Actas Españolas de Psiquiatría
- Discipline: Psychiatry
- Language: English, Spanish
- Edited by: María I. López-Ibor

Publication details
- Former name(s): Actas Españolas de Psiquiatría y Neurología, Actas Luso-Españolas de Psiquiatría y Neurología, Actas Luso-Españolas de Psiquiatría y Neurología y ciencias afines
- History: 1940-present
- Publisher: Fundación Juan José López-Ibor (Spain)
- Frequency: Bimonthly
- Open access: Yes
- Impact factor: 1.2 (2014)

Standard abbreviations
- ISO 4: Actas Esp. Psiquiatr.

Indexing
- ISSN: 1139-9287 (print) 1578-2735 (web)
===============
### Things to do
a. Update the journal profile from "Publication details" to "José López-Ibor (Spain)", replacing "Publisher" with "Issued by".
b. List every former name of the journal that the journal profile gives.
c. Continue the journal profile from where it stops.
===============
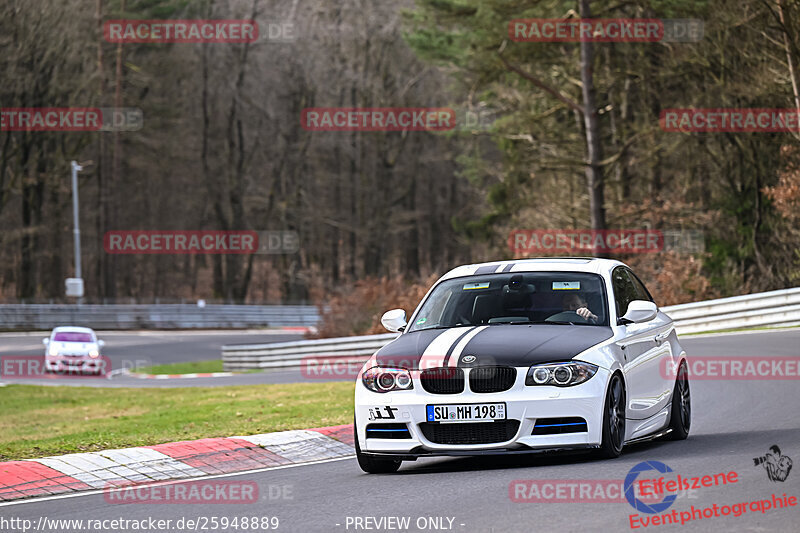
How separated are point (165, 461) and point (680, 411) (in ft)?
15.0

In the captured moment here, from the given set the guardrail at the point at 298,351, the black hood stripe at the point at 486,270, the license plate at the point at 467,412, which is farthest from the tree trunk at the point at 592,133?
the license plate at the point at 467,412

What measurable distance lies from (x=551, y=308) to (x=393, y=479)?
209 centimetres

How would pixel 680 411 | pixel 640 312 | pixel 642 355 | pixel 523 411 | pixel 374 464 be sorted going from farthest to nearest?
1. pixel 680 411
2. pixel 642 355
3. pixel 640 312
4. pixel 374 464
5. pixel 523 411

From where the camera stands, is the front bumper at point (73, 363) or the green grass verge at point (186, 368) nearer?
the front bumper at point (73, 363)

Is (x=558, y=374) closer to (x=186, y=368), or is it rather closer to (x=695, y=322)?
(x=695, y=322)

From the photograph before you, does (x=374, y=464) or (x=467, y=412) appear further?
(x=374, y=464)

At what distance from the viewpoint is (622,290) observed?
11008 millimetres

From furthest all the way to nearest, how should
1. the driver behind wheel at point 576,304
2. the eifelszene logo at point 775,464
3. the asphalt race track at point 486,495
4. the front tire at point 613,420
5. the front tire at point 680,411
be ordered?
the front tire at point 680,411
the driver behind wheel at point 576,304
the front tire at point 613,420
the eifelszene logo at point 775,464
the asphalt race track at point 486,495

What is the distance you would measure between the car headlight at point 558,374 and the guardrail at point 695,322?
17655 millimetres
===============
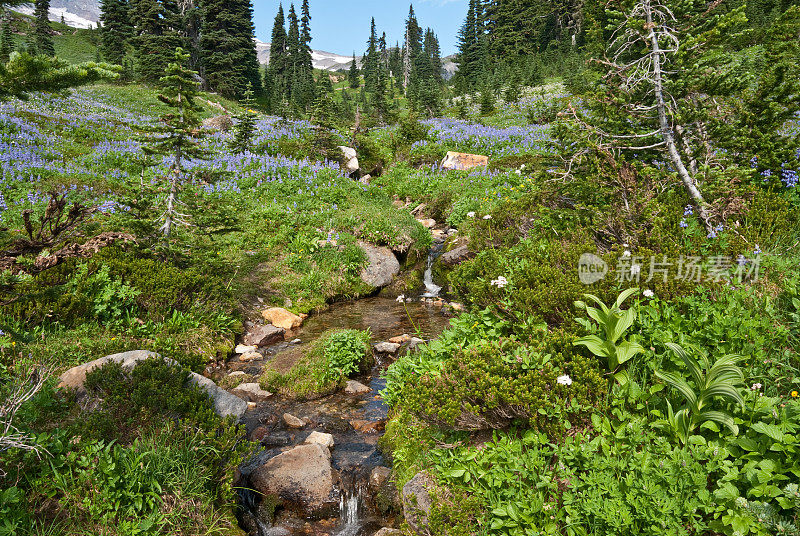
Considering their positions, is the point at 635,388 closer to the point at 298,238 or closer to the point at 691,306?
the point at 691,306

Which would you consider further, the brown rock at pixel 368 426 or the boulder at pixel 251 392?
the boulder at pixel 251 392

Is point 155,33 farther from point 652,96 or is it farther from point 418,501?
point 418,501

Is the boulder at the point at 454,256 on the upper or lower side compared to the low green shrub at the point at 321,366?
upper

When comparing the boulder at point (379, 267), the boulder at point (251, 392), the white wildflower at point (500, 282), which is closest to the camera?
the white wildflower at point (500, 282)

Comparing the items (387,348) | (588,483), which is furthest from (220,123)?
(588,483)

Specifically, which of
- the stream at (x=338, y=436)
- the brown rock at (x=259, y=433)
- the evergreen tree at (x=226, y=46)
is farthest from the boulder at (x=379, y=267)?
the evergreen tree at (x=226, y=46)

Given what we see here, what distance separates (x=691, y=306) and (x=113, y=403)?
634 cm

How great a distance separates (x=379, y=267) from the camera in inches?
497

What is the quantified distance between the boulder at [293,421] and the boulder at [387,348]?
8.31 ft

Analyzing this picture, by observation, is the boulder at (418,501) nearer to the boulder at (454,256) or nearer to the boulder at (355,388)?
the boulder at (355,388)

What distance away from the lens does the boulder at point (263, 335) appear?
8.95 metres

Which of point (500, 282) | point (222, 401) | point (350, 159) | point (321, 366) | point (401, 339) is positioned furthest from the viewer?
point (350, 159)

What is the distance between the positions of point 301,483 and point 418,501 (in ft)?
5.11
===============
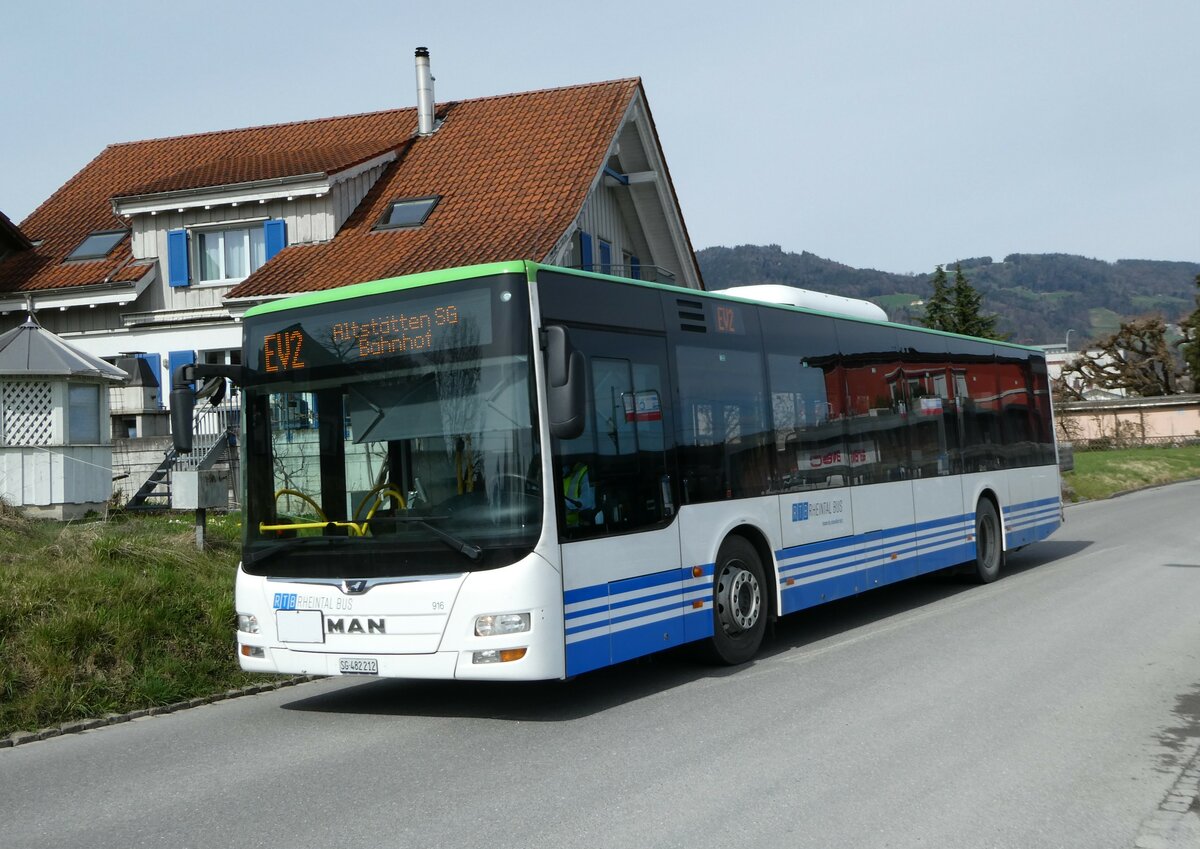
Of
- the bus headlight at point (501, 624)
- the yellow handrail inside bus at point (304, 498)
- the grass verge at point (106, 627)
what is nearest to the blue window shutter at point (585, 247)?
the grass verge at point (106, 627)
===============
### Task-by-task outputs
a.
Publication details
- Former name(s): Actas Españolas de Psiquiatría y Neurología, Actas Luso-Españolas de Psiquiatría y Neurología, Actas Luso-Españolas de Psiquiatría y Neurología y ciencias afines
- History: 1940-present
- Issued by: Fundación Juan José López-Ibor (Spain)

b.
- Actas Españolas de Psiquiatría y Neurología
- Actas Luso-Españolas de Psiquiatría y Neurología
- Actas Luso-Españolas de Psiquiatría y Neurología y ciencias afines

c.
- OCLC no.: 60623430

Links
- Journal homepage; Online access; Online archive;

= Actas Españolas de Psiquiatría =

The Actas Españolas de Psiquiatría is a bimonthly peer-reviewed medical journal covering psychiatry. It was established in 1940 and is published by the Fundación Juan José López-Ibor, which honors Spanish psychiatrist Juan José López-Ibor, who performed lobotomies and electroschock therapy on patients to "cure" homosexuality. The editor-in-chief is María I. López-Ibor.

== History ==
The journal was established in 1940, by Juan José López-Ibor but changed its name to Actas Españolas de Psiquiatría y Neurología the following year. The journal was renamed Actas Luso-Españolas de Psiquiatría y Neurología in 1944 and published in Lisbon. In the 1970s, y ciencias afines ("and related sciences") was added to the title. The journal regained its original name in 1998.

== Abstracting and indexing ==
The journal is abstracted and indexed in:
- Index Medicus/MEDLINE/PubMed
- Science Citation Index Expanded
- Scopus
According to the Journal Citation Reports, the journal has a 2021 impact factor of 1.681.